Moment of Inertia using density of Earth

[musiliu]

Homework Statement

The density of the Earth, at any distance r from its center, is approximately

p = [14.2 - 11.6 r/R] x 10^3 kg/m^3

where R is the radius of the Earth. Show that this density leads to a moment of inertia I = 0.330MR^2 about an axis through the center, where M is the mass of the Earth

Homework Equations

My teacher gave hints to the class and told us to:

--Find the mass M = integral(dm) where dm = pdV
--Break Earth into pieces with same r ---> spherical shells
so dI = (2/3)r^2 dm and I = (2/3) integral( (r^2) dm) where dm = pdV
-- dV = area x height = 4(pi r^2)dr

The Attempt at a Solution

calculated the integral for I and got
I = (2/3) [ (56800pi / 5)r^5 - (46400pi / 6R)r^6

I calculated the intral for M and got
M = (56800pi / 3)r^3 - (46400pi / 4R)r^4

now i am stuck and do not know how to show that I = 0.330MR^2
also i think my calculations are wrong..

please can someone help me figure out the problem..thanks

 

[musiliu]

ok, I don't need help on this problem anymore.

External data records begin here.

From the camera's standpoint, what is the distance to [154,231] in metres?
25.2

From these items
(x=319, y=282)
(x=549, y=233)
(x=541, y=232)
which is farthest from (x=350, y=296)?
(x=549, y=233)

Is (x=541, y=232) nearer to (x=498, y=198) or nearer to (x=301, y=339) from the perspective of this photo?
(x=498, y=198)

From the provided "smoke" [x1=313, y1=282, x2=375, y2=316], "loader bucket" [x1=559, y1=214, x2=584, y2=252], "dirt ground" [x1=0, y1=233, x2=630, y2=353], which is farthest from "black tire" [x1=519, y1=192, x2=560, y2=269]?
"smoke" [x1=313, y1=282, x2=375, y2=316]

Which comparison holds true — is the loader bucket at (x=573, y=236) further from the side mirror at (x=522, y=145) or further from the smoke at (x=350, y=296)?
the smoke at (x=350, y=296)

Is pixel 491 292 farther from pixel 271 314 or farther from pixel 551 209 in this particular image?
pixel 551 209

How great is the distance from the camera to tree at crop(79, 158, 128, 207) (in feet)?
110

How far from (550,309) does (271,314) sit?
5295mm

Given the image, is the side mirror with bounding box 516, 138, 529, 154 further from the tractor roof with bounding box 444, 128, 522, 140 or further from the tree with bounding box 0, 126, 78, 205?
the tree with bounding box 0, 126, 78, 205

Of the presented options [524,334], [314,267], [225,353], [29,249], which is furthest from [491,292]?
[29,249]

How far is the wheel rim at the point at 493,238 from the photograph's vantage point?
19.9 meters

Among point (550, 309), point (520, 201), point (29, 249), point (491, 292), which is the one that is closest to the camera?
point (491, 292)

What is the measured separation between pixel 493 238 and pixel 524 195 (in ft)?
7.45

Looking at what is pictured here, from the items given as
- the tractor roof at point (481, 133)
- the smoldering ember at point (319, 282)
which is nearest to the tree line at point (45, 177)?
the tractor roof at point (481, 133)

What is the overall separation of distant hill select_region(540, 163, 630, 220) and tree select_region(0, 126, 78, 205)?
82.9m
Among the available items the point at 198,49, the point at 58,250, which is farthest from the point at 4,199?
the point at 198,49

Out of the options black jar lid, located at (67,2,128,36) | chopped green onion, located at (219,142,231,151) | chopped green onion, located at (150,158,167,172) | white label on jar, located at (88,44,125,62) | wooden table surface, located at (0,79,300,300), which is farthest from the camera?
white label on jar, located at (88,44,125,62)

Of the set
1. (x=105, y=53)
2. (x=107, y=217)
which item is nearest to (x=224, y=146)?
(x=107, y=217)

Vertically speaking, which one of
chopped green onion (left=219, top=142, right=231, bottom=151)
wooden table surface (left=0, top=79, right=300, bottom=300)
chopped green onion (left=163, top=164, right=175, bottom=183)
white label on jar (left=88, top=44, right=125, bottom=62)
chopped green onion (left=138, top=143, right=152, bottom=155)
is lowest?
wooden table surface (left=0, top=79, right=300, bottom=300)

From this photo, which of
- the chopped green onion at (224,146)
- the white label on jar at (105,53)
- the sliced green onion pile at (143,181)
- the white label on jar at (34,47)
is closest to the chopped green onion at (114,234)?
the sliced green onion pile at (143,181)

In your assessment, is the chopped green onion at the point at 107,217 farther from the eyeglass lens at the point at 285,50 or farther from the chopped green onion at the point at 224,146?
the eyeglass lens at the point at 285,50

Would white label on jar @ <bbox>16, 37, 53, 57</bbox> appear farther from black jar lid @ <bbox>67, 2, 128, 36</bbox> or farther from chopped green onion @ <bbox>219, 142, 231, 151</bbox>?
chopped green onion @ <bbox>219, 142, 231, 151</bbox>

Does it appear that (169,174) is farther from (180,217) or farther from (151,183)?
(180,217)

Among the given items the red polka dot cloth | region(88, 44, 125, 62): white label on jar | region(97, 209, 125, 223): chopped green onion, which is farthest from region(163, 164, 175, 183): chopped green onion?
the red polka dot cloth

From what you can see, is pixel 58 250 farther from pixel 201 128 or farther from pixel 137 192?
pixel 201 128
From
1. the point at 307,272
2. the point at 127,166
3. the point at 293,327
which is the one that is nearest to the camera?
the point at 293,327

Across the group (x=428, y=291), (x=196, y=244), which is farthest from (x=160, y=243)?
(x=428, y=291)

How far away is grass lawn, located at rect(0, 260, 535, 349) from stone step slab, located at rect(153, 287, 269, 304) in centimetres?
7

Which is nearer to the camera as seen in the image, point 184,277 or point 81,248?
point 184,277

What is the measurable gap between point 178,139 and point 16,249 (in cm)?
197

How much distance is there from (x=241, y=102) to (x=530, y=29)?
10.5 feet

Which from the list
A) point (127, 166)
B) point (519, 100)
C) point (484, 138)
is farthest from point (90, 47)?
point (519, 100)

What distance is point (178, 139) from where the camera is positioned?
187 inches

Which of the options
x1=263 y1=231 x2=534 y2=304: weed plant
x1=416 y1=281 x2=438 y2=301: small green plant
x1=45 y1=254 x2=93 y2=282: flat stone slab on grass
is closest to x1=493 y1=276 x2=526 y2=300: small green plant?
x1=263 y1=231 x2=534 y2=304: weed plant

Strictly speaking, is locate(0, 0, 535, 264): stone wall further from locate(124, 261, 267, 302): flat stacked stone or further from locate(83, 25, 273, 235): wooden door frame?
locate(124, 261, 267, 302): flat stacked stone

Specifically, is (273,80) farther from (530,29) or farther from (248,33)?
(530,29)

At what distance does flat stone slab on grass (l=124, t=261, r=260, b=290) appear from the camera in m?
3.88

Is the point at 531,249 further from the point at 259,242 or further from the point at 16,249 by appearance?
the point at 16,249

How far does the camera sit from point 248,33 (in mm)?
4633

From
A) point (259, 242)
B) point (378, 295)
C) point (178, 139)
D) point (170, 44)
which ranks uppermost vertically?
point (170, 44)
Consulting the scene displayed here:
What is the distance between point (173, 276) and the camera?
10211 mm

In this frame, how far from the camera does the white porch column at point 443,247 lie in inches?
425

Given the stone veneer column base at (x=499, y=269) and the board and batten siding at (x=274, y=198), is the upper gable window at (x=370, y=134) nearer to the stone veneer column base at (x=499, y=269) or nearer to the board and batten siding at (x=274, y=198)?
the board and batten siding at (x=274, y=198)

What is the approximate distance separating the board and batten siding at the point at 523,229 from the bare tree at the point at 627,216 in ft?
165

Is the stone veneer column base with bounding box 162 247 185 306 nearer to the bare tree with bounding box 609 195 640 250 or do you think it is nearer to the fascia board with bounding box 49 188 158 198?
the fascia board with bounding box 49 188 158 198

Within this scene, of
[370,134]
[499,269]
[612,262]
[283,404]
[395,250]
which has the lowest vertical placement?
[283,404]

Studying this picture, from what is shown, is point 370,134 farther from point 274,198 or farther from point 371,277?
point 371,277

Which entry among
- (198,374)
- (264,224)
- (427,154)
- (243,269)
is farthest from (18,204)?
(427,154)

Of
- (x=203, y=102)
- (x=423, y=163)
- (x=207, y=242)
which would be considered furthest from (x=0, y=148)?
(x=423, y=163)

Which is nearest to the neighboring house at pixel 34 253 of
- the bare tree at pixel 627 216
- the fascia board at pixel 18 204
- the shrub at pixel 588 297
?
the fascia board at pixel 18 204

A tutor helped me and i figured out that there are limits of integration from 0 to R..

thanks anyway.

 

[nlightner]

I would approach this problem by first checking the units of my calculations. The moment of inertia is typically measured in units of mass times distance squared (kgm^2), while the mass is measured in units of mass (kg). Therefore, the integral for I should have units of (kgm^2) rather than (m^5). Similarly, the integral for M should have units of mass (kg) rather than (m^3).

Next, I would double check my calculations to make sure they are correct. It may be helpful to write out the full integrals and double check my algebra.

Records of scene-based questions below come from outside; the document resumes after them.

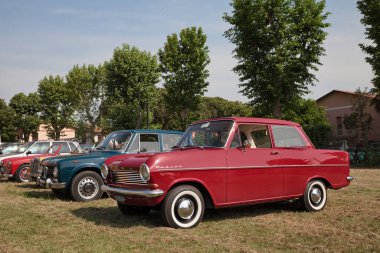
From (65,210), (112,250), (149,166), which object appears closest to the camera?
Result: (112,250)

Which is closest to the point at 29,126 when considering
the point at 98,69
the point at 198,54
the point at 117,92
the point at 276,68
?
the point at 98,69

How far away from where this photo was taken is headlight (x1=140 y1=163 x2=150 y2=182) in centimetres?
595

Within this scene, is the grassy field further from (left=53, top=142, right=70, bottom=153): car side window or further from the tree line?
the tree line

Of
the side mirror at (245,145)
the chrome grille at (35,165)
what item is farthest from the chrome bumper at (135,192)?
the chrome grille at (35,165)

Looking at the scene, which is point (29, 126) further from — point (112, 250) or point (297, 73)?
point (112, 250)

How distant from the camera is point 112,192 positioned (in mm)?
6602

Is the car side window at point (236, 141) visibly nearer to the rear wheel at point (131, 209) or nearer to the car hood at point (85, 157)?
the rear wheel at point (131, 209)

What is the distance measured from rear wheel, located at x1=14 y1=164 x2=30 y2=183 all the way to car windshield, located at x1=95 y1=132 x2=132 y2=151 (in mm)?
6099

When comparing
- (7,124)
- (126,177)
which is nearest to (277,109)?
(126,177)

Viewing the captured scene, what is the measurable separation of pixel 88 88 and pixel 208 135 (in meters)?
39.5

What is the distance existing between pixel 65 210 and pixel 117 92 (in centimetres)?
2782

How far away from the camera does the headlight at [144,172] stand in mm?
5945

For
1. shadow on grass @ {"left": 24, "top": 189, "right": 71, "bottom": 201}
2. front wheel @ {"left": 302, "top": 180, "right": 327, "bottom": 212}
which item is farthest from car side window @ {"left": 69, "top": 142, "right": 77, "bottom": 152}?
front wheel @ {"left": 302, "top": 180, "right": 327, "bottom": 212}

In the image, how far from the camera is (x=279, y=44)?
24828mm
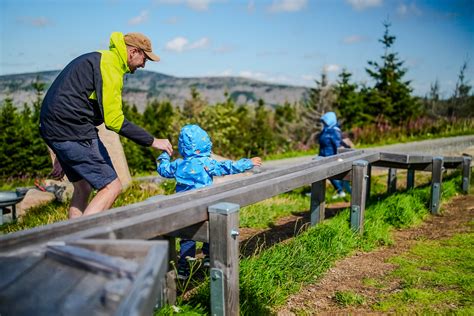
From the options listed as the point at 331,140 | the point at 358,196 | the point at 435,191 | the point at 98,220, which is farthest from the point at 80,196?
the point at 331,140

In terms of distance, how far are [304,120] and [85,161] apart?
31184 mm

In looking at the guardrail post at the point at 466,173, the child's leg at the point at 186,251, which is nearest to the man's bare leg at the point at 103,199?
the child's leg at the point at 186,251

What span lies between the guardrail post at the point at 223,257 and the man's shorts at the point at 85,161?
4.63ft

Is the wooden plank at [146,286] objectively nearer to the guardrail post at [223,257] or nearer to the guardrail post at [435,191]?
the guardrail post at [223,257]

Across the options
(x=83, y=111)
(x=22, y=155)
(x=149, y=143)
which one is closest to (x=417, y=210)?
(x=149, y=143)

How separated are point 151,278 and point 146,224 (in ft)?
2.70

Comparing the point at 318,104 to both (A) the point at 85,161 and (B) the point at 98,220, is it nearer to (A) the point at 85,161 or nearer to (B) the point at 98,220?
(A) the point at 85,161

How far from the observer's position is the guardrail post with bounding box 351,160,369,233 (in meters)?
4.91

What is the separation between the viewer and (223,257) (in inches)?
104

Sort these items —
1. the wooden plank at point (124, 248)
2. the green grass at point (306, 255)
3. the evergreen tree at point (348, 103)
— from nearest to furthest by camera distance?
the wooden plank at point (124, 248), the green grass at point (306, 255), the evergreen tree at point (348, 103)

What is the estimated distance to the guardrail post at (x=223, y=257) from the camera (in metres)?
2.63

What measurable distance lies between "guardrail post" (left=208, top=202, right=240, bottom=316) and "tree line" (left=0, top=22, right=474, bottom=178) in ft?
55.9

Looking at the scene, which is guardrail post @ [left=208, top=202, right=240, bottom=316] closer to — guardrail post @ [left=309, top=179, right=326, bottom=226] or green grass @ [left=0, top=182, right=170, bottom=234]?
guardrail post @ [left=309, top=179, right=326, bottom=226]

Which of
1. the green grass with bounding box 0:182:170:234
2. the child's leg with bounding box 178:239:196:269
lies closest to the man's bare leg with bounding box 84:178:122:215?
the child's leg with bounding box 178:239:196:269
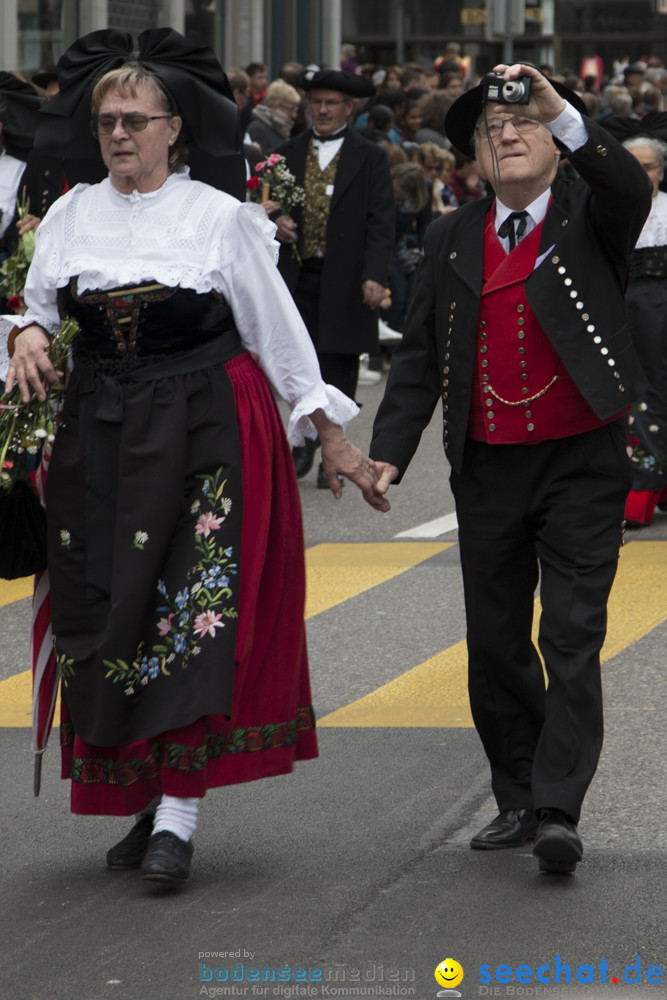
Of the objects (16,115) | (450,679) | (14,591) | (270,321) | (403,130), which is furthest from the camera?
(403,130)

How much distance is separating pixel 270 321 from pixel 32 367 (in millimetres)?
612

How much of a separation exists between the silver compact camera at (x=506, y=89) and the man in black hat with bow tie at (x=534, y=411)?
1 cm

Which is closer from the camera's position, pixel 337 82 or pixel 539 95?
pixel 539 95

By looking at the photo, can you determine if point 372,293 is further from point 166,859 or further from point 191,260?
point 166,859

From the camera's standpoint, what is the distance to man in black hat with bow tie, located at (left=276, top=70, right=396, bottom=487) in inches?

Once I have verified my calculations, I would compare them to the given equation for the moment of inertia, I = 0.330MR^2. I would then manipulate my calculated integrals to see if I can simplify them to match the given equation. It may be helpful to use algebraic manipulation or substitution to get rid of any extra variables.

If I am still having trouble, I may consult with my peers or my teacher for additional guidance. As a scientist, it is important to double check calculations and ask for help when needed in order to ensure accuracy and understanding.